Review of Pusher

Pusher (1996)
7/10
No glamor. Just the reality.
2 April 2010
Nicolas Winding Refn modernized the crime film genre with his Pusher trilogy. Thinking about that and the era he made the first part makes you probably think of another crime film modernizer of the 90's, Quentin Tarantino. He made something totally new in the United States with three crime films: Reservoir Dogs (1992), Pulp Fiction (1994) and Jackie Brown (1997). People often see Tarantino as one of the most important directors in the crime genre, because he influenced it a lot. In the same way Nicolas Winding Refn made something completely original. He made Pusher. A movie about a drug-dealer who gets into a debt swirl. The way Refn shows the lives of the criminals is harsh. It's different from other 90's crime films, because it doesn't show any glamor in the underworld life. No one has got expensive cars, all of them live in their cruddy apartments, they aren't that rich and they all are under the control of their addiction to drugs.

Pusher is about a drug-dealer, Frank (Kim Bodnia) whose life isn't pretty. His only relationships are with his friend Tonny (Mads Mikkelsen) and with his "girlfriend" Vic (Laura Drasbæk). When a Serbian drug-courier comes to Copenhagen and Frank fails to deliver money to him, he gets into a debt swirl.

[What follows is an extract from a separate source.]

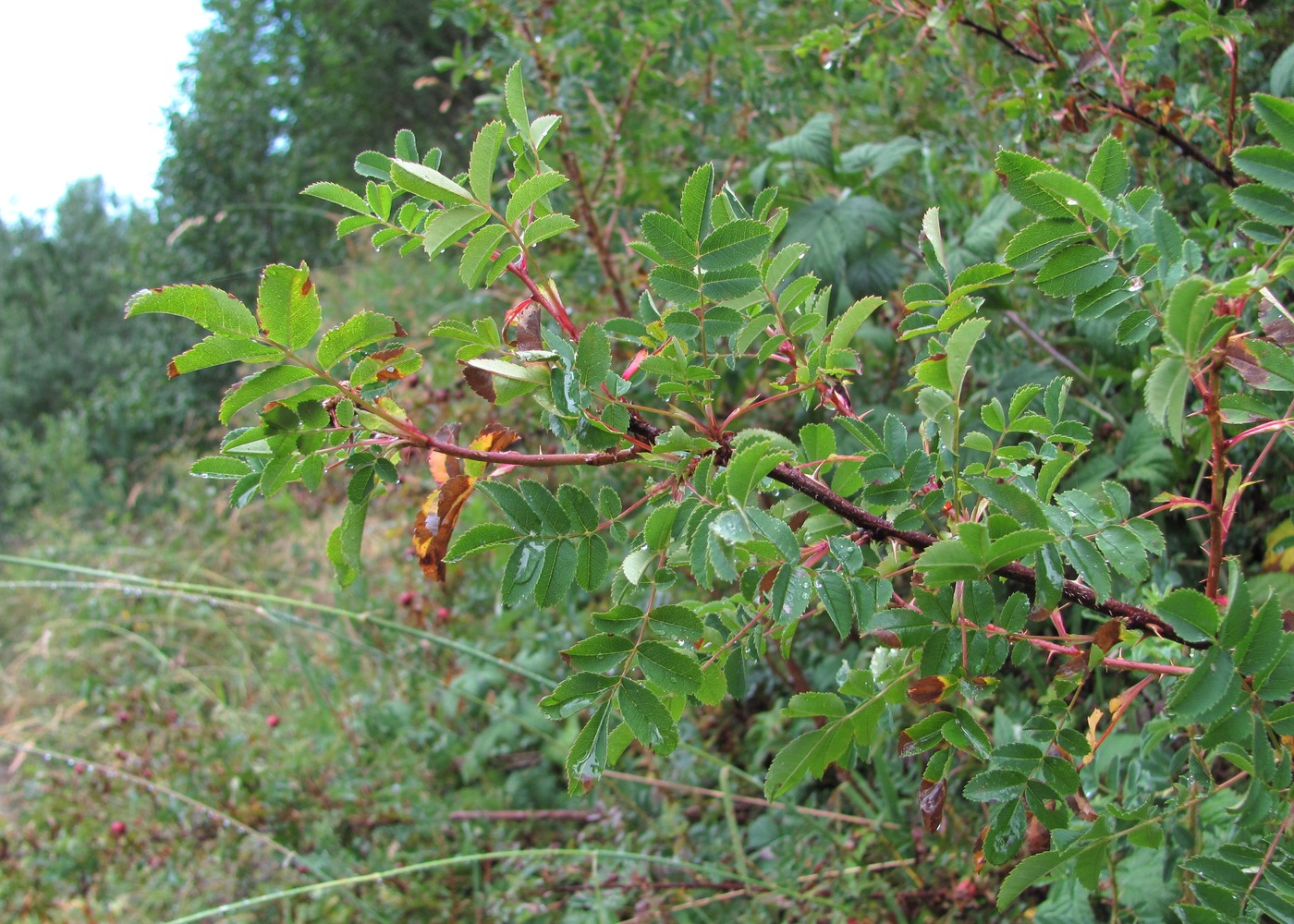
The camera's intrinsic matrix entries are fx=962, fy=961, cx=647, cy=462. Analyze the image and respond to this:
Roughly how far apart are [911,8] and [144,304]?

Frank is portrayed as an ordinary guy, who is a juvenile child under his hard shelf. He even goes to get money from his mother when he needs to pay his debts. All the conversations he has with his friend Tonny are about blow jobs, strippers and prostitutes. The dialog is sharp and it's well made to feel like common everyday chat.

The film is very fast-paced and it's colored with some aggressive punk music, which I enjoyed a lot. It added a great element to Frank's life full of loneliness and despair. Pusher is a great description of the underworld in Copenhagen, Denmark. It's excessive realism and doesn't add any glamor to the lives of the junkies. It deals with the problems that are out there and with us every day, no matter where you live.